**Work request:** All entries are to be returned verbatim.

Dataset entries:
- Opening Delimiter -

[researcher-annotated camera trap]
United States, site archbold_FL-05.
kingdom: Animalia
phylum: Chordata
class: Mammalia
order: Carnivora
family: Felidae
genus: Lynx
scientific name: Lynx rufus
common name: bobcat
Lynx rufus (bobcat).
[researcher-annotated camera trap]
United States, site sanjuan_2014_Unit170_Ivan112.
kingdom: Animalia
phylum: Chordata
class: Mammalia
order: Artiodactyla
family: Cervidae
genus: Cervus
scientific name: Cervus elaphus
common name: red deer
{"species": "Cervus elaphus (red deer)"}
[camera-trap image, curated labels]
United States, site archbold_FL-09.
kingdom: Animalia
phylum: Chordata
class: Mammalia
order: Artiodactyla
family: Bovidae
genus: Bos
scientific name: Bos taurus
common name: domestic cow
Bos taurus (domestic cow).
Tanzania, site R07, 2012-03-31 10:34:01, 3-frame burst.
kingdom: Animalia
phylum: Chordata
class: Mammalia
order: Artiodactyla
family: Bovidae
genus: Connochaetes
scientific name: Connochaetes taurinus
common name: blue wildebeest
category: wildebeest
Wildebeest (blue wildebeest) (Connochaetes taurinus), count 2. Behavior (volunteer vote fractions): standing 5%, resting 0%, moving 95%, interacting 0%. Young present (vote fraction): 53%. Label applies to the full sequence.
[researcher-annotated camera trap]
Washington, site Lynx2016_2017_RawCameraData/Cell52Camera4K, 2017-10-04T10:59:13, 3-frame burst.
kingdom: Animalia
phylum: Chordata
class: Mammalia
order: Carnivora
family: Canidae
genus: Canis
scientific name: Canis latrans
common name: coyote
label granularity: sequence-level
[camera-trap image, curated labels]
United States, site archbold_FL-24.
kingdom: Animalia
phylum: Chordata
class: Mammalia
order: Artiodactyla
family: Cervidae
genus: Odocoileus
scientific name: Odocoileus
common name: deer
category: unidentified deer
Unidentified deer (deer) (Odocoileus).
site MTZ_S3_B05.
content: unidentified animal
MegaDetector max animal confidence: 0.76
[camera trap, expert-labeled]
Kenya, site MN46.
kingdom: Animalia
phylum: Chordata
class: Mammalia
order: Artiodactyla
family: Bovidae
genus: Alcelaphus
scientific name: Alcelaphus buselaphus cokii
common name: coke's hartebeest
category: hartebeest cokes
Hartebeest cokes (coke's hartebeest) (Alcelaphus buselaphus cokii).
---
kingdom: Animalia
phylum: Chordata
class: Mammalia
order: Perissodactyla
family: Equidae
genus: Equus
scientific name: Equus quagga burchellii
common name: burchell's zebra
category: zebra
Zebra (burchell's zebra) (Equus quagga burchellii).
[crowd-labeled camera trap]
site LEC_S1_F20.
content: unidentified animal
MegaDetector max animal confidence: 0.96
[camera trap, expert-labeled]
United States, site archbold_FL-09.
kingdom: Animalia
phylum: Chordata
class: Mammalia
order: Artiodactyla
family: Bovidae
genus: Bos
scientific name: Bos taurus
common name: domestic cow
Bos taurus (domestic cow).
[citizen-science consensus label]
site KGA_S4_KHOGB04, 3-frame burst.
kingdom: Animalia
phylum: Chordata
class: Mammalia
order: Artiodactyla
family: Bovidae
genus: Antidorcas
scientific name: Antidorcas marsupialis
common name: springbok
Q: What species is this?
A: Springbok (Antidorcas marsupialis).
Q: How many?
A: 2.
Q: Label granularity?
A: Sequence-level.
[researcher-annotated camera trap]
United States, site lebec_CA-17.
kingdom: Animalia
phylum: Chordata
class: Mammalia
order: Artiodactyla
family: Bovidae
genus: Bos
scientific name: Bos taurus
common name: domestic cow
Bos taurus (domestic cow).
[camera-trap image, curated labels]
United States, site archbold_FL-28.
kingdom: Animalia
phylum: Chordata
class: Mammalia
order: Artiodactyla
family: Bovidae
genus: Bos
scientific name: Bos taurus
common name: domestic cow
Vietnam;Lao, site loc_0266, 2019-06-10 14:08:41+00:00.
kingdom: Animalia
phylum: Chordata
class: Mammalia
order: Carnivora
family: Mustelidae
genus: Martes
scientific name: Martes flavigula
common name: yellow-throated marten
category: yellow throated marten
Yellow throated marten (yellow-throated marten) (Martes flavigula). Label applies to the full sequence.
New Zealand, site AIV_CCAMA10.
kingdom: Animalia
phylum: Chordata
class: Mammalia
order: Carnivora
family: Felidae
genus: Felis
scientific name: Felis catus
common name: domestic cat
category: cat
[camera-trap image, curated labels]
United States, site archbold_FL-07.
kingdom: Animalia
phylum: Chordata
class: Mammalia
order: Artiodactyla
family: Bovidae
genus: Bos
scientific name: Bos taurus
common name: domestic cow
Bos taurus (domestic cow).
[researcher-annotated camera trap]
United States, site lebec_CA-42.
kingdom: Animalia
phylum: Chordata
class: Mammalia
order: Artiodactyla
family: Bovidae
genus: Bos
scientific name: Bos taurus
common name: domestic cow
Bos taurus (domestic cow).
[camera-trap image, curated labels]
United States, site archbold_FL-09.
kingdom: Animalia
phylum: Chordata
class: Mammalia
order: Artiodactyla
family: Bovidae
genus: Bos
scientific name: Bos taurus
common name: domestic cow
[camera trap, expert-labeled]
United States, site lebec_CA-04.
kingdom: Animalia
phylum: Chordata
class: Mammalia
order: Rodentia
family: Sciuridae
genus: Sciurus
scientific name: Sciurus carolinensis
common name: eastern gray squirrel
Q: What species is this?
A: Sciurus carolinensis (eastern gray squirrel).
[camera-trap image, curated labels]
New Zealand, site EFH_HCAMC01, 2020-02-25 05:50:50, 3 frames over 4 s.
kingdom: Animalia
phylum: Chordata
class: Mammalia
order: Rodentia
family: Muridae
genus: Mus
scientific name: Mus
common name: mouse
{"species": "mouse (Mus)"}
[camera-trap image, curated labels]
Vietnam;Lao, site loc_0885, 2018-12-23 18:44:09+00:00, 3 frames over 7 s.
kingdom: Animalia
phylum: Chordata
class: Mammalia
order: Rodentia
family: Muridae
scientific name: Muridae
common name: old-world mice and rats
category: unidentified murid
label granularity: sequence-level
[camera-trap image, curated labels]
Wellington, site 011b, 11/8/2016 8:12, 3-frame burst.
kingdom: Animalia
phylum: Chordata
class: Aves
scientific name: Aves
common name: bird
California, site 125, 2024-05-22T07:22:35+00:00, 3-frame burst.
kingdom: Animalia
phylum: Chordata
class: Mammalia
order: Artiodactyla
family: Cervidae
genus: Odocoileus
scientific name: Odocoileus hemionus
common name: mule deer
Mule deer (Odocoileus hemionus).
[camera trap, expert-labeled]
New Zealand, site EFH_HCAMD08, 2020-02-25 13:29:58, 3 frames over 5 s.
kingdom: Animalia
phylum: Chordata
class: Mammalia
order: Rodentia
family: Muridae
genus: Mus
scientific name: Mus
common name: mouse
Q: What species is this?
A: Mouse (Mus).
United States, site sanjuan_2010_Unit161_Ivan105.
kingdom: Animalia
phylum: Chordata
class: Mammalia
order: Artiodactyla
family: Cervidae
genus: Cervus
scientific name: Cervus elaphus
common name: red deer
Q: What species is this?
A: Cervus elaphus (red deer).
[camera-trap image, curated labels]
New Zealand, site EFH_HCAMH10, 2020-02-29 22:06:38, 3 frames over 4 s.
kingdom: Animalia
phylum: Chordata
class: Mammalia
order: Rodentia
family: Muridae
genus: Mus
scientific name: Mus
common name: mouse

- Closing Delimiter -

**Written response:**
[researcher-annotated camera trap]
United States, site archbold_FL-05.
kingdom: Animalia
phylum: Chordata
class: Mammalia
order: Carnivora
family: Felidae
genus: Lynx
scientific name: Lynx rufus
common name: bobcat
Lynx rufus (bobcat).
[researcher-annotated camera trap]
United States, site sanjuan_2014_Unit170_Ivan112.
kingdom: Animalia
phylum: Chordata
class: Mammalia
order: Artiodactyla
family: Cervidae
genus: Cervus
scientific name: Cervus elaphus
common name: red deer
{"species": "Cervus elaphus (red deer)"}
[camera-trap image, curated labels]
United States, site archbold_FL-09.
kingdom: Animalia
phylum: Chordata
class: Mammalia
order: Artiodactyla
family: Bovidae
genus: Bos
scientific name: Bos taurus
common name: domestic cow
Bos taurus (domestic cow).
Tanzania, site R07, 2012-03-31 10:34:01, 3-frame burst.
kingdom: Animalia
phylum: Chordata
class: Mammalia
order: Artiodactyla
family: Bovidae
genus: Connochaetes
scientific name: Connochaetes taurinus
common name: blue wildebeest
category: wildebeest
Wildebeest (blue wildebeest) (Connochaetes taurinus), count 2. Behavior (volunteer vote fractions): standing 5%, resting 0%, moving 95%, interacting 0%. Young present (vote fraction): 53%. Label applies to the full sequence.
[researcher-annotated camera trap]
Washington, site Lynx2016_2017_RawCameraData/Cell52Camera4K, 2017-10-04T10:59:13, 3-frame burst.
kingdom: Animalia
phylum: Chordata
class: Mammalia
order: Carnivora
family: Canidae
genus: Canis
scientific name: Canis latrans
common name: coyote
label granularity: sequence-level
[camera-trap image, curated labels]
United States, site archbold_FL-24.
kingdom: Animalia
phylum: Chordata
class: Mammalia
order: Artiodactyla
family: Cervidae
genus: Odocoileus
scientific name: Odocoileus
common name: deer
category: unidentified deer
Unidentified deer (deer) (Odocoileus).
site MTZ_S3_B05.
content: unidentified animal
MegaDetector max animal confidence: 0.76
[camera trap, expert-labeled]
Kenya, site MN46.
kingdom: Animalia
phylum: Chordata
class: Mammalia
order: Artiodactyla
family: Bovidae
genus: Alcelaphus
scientific name: Alcelaphus buselaphus cokii
common name: coke's hartebeest
category: hartebeest cokes
Hartebeest cokes (coke's hartebeest) (Alcelaphus buselaphus cokii).
---
kingdom: Animalia
phylum: Chordata
class: Mammalia
order: Perissodactyla
family: Equidae
genus: Equus
scientific name: Equus quagga burchellii
common name: burchell's zebra
category: zebra
Zebra (burchell's zebra) (Equus quagga burchellii).
[crowd-labeled camera trap]
site LEC_S1_F20.
content: unidentified animal
MegaDetector max animal confidence: 0.96
[camera trap, expert-labeled]
United States, site archbold_FL-09.
kingdom: Animalia
phylum: Chordata
class: Mammalia
order: Artiodactyla
family: Bovidae
genus: Bos
scientific name: Bos taurus
common name: domestic cow
Bos taurus (domestic cow).
[citizen-science consensus label]
site KGA_S4_KHOGB04, 3-frame burst.
kingdom: Animalia
phylum: Chordata
class: Mammalia
order: Artiodactyla
family: Bovidae
genus: Antidorcas
scientific name: Antidorcas marsupialis
common name: springbok
Q: What species is this?
A: Springbok (Antidorcas marsupialis).
Q: How many?
A: 2.
Q: Label granularity?
A: Sequence-level.
[researcher-annotated camera trap]
United States, site lebec_CA-17.
kingdom: Animalia
phylum: Chordata
class: Mammalia
order: Artiodactyla
family: Bovidae
genus: Bos
scientific name: Bos taurus
common name: domestic cow
Bos taurus (domestic cow).
[camera-trap image, curated labels]
United States, site archbold_FL-28.
kingdom: Animalia
phylum: Chordata
class: Mammalia
order: Artiodactyla
family: Bovidae
genus: Bos
scientific name: Bos taurus
common name: domestic cow
Vietnam;Lao, site loc_0266, 2019-06-10 14:08:41+00:00.
kingdom: Animalia
phylum: Chordata
class: Mammalia
order: Carnivora
family: Mustelidae
genus: Martes
scientific name: Martes flavigula
common name: yellow-throated marten
category: yellow throated marten
Yellow throated marten (yellow-throated marten) (Martes flavigula). Label applies to the full sequence.
New Zealand, site AIV_CCAMA10.
kingdom: Animalia
phylum: Chordata
class: Mammalia
order: Carnivora
family: Felidae
genus: Felis
scientific name: Felis catus
common name: domestic cat
category: cat
[camera-trap image, curated labels]
United States, site archbold_FL-07.
kingdom: Animalia
phylum: Chordata
class: Mammalia
order: Artiodactyla
family: Bovidae
genus: Bos
scientific name: Bos taurus
common name: domestic cow
Bos taurus (domestic cow).
[researcher-annotated camera trap]
United States, site lebec_CA-42.
kingdom: Animalia
phylum: Chordata
class: Mammalia
order: Artiodactyla
family: Bovidae
genus: Bos
scientific name: Bos taurus
common name: domestic cow
Bos taurus (domestic cow).
[camera-trap image, curated labels]
United States, site archbold_FL-09.
kingdom: Animalia
phylum: Chordata
class: Mammalia
order: Artiodactyla
family: Bovidae
genus: Bos
scientific name: Bos taurus
common name: domestic cow
[camera trap, expert-labeled]
United States, site lebec_CA-04.
kingdom: Animalia
phylum: Chordata
class: Mammalia
order: Rodentia
family: Sciuridae
genus: Sciurus
scientific name: Sciurus carolinensis
common name: eastern gray squirrel
Q: What species is this?
A: Sciurus carolinensis (eastern gray squirrel).
[camera-trap image, curated labels]
New Zealand, site EFH_HCAMC01, 2020-02-25 05:50:50, 3 frames over 4 s.
kingdom: Animalia
phylum: Chordata
class: Mammalia
order: Rodentia
family: Muridae
genus: Mus
scientific name: Mus
common name: mouse
{"species": "mouse (Mus)"}
[camera-trap image, curated labels]
Vietnam;Lao, site loc_0885, 2018-12-23 18:44:09+00:00, 3 frames over 7 s.
kingdom: Animalia
phylum: Chordata
class: Mammalia
order: Rodentia
family: Muridae
scientific name: Muridae
common name: old-world mice and rats
category: unidentified murid
label granularity: sequence-level
[camera-trap image, curated labels]
Wellington, site 011b, 11/8/2016 8:12, 3-frame burst.
kingdom: Animalia
phylum: Chordata
class: Aves
scientific name: Aves
common name: bird
California, site 125, 2024-05-22T07:22:35+00:00, 3-frame burst.
kingdom: Animalia
phylum: Chordata
class: Mammalia
order: Artiodactyla
family: Cervidae
genus: Odocoileus
scientific name: Odocoileus hemionus
common name: mule deer
Mule deer (Odocoileus hemionus).
[camera trap, expert-labeled]
New Zealand, site EFH_HCAMD08, 2020-02-25 13:29:58, 3 frames over 5 s.
kingdom: Animalia
phylum: Chordata
class: Mammalia
order: Rodentia
family: Muridae
genus: Mus
scientific name: Mus
common name: mouse
Q: What species is this?
A: Mouse (Mus).
United States, site sanjuan_2010_Unit161_Ivan105.
kingdom: Animalia
phylum: Chordata
class: Mammalia
order: Artiodactyla
family: Cervidae
genus: Cervus
scientific name: Cervus elaphus
common name: red deer
Q: What species is this?
A: Cervus elaphus (red deer).
[camera-trap image, curated labels]
New Zealand, site EFH_HCAMH10, 2020-02-29 22:06:38, 3 frames over 4 s.
kingdom: Animalia
phylum: Chordata
class: Mammalia
order: Rodentia
family: Muridae
genus: Mus
scientific name: Mus
common name: mouse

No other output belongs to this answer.